The Securities and Exchange Board of India (SEBI) has granted equity status to Real Estate Investment Trusts (REITs), a regulatory shift expected to broaden participation in India’s property-linked financial instruments and enhance liquidity. The decision is aimed at aligning REITs more closely with equity markets, offering investors opportunities to earn income and capital gains with lower upfront investment.
What SEBI’s Decision Means for Investors
By classifying REITs as equity, SEBI has shifted them out of the hybrid investment category, where they were grouped with Infrastructure Investment Trusts (InvITs). This move allows mutual funds with equity mandates to allocate directly to REITs, widens the potential investor base, and paves the way for possible inclusion in equity indices.
“Treating REITs as equity instruments will improve market visibility, attract institutional investors, and boost liquidity,” said Vikram Talwar, Chief Executive Officer of Embassy REIT, in comments reported by the Economic Times.
According to analysts at Motilal Oswal Financial Services, the reclassification could raise trading volumes and valuations in India’s three listed REITs — Embassy Office Parks REIT, Mindspace Business Parks REIT, and Brookfield India Real Estate Trust.
Background on REITs in India
REITs were introduced in India in 2019 to enable investors to buy fractional units of income-generating real estate such as office parks, retail malls, and logistics hubs. By regulation, REITs must distribute at least 90 percent of their net distributable income to unit holders, making them attractive for yield-seeking investors.
Until now, REITs were placed in a hybrid investment category, limiting the exposure mutual funds and institutional investors could take. Industry representatives have long argued that this dampened growth.
“SEBI’s decision corrects a regulatory anomaly,” said Rajiv Bansal, Senior Analyst at Kotak Institutional Equities. “Globally, REITs are considered equity, and aligning India with this standard will improve capital flows and market confidence.”
Potential Benefits and Risks
Benefits for Investors
- Lower capital threshold: Investors can buy units in listed REITs without needing large sums for property ownership.
- Income plus growth: REITs offer dividend income from rentals along with potential capital appreciation.
- Diversification: Adding real estate exposure reduces concentration risk in traditional equity portfolios.
- Liquidity: Equity classification improves tradability in secondary markets.
Risks to Consider
- Market volatility: REIT prices remain sensitive to equity market swings.
- Sector exposure: Risks include falling office demand due to hybrid work models.

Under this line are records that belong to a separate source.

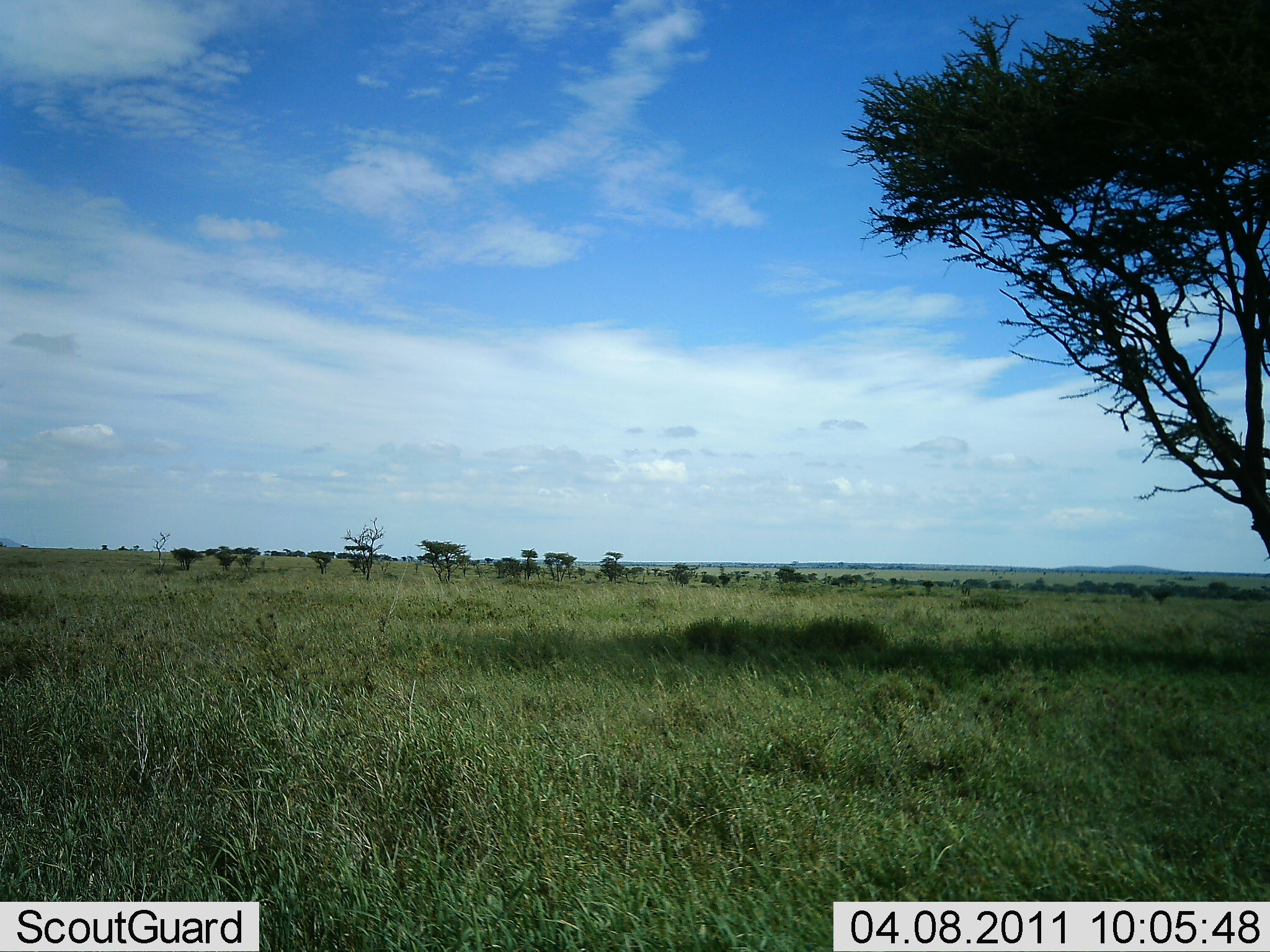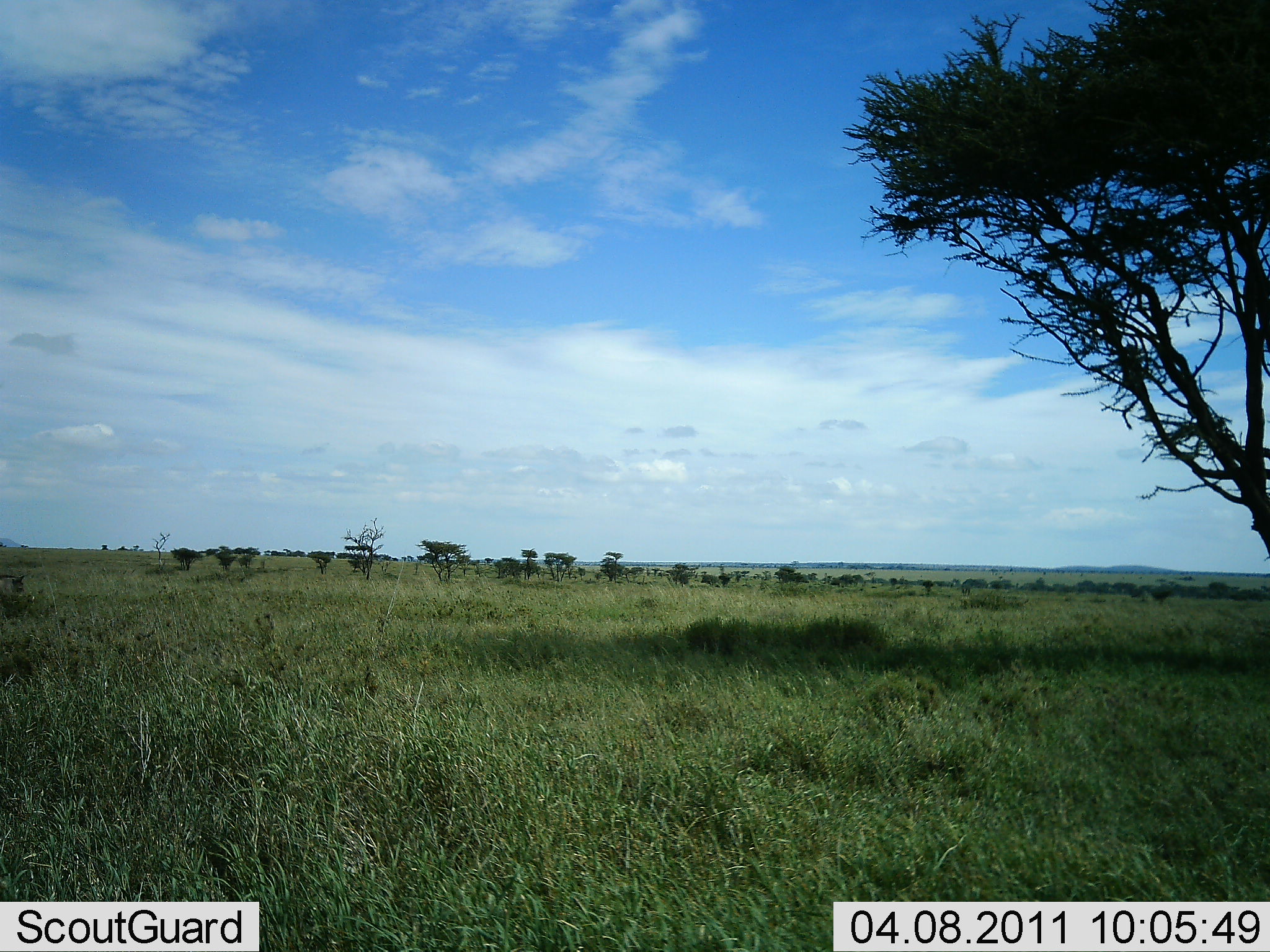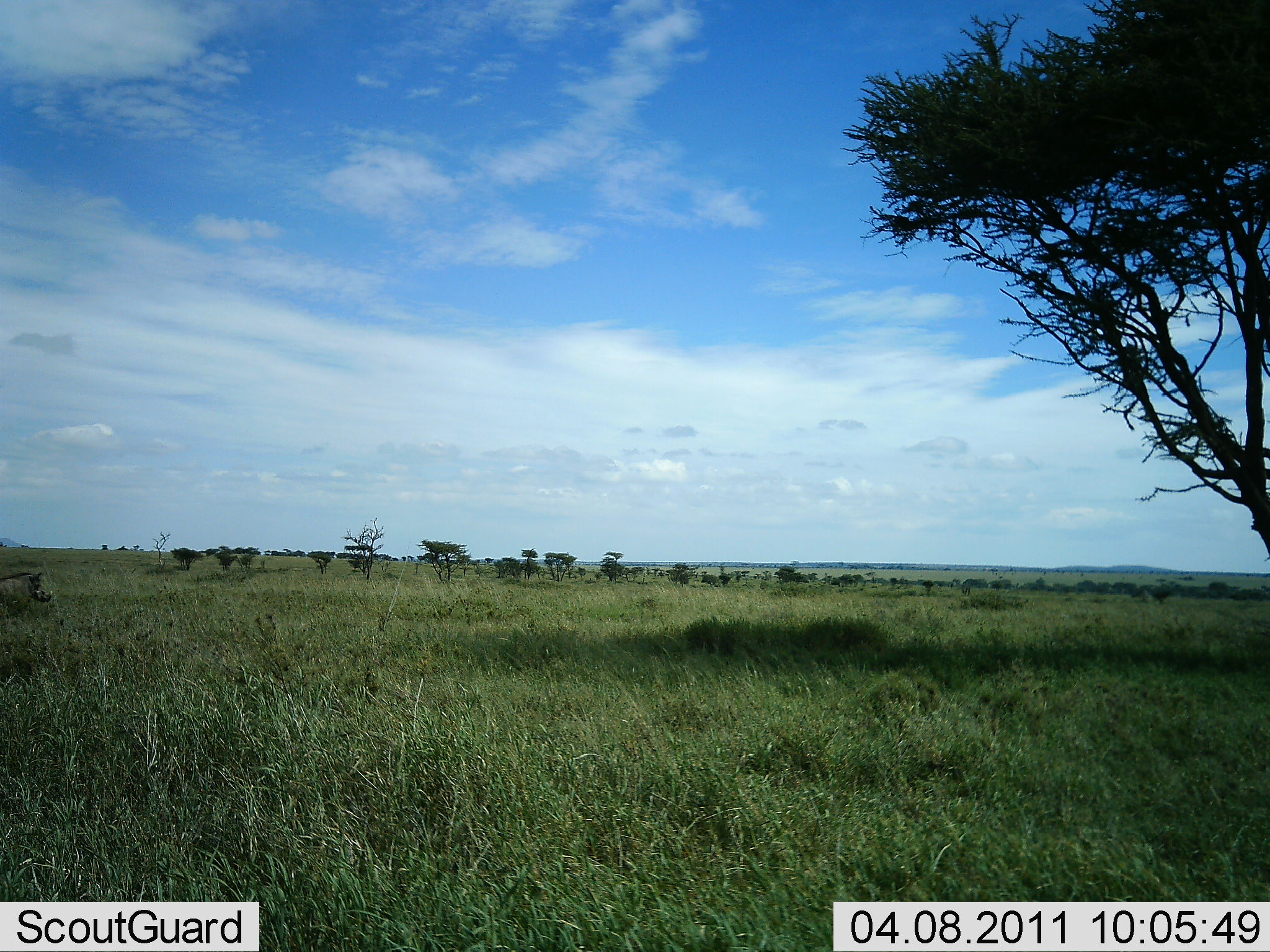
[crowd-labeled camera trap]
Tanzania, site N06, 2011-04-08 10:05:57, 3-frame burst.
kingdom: Animalia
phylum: Chordata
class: Mammalia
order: Artiodactyla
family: Suidae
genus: Phacochoerus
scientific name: Phacochoerus africanus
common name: warthog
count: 1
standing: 0%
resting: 0%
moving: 100%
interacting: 0%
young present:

- Interest rate pressures: Rising borrowing costs can affect REIT yields.
Market Response
Following the announcement, REIT units gained up to 8 percent in two trading sessions, according to The Economic Times. Analysts noted that investors anticipate increased inflows once mutual funds and index funds start expanding allocations.
“SEBI’s decision is transformative,” said Mike Holland, Chief Executive Officer of Embassy Office Parks REIT, in a press briefing. “It provides greater visibility and should accelerate the institutionalisation of Indian commercial real estate.”
International Context
Globally, REITs are widely recognised as equity vehicles, particularly in markets such as the United States, Singapore, and Australia. Index providers like MSCI and FTSE Russell classify REITs as part of equity universes, and large institutional investors often include them in equity portfolios.
Analysts suggest India’s alignment with global standards could attract foreign institutional investors and enhance cross-border comparability.
Looking Ahead
The move may encourage the launch of new REITs in India’s expanding commercial property sector. Analysts expect greater participation by retail investors, mutual funds, and passive vehicles such as exchange-traded funds (ETFs).
“Reclassification is a positive signal that India is maturing as a REIT market,” said Dr. Anjali Mehta, professor of finance at the Indian Institute of Management, Bangalore. “It offers ordinary investors a bridge to high-quality real estate with relatively modest sums.”
Conclusion
SEBI’s decision to classify REITs as equity is a structural shift that could reshape India’s real estate investment landscape. While investors may benefit from greater accessibility, yield potential, and diversification, they must remain alert to risks from interest rates, market volatility, and sector-specific challenges.